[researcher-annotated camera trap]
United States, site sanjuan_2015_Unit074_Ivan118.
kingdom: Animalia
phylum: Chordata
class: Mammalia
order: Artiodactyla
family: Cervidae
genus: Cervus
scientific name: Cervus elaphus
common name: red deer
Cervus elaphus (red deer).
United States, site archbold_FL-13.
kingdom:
+--
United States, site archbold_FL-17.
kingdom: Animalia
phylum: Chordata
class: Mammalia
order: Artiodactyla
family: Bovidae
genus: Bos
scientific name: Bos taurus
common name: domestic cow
+--
● **Task requirements**
Filter the records above for lines containing the word "United", and copy those lines.

● **Exercise response**
United States, site sanjuan_2015_Unit074_Ivan118.
United States, site archbold_FL-13.
United States, site archbold_FL-17.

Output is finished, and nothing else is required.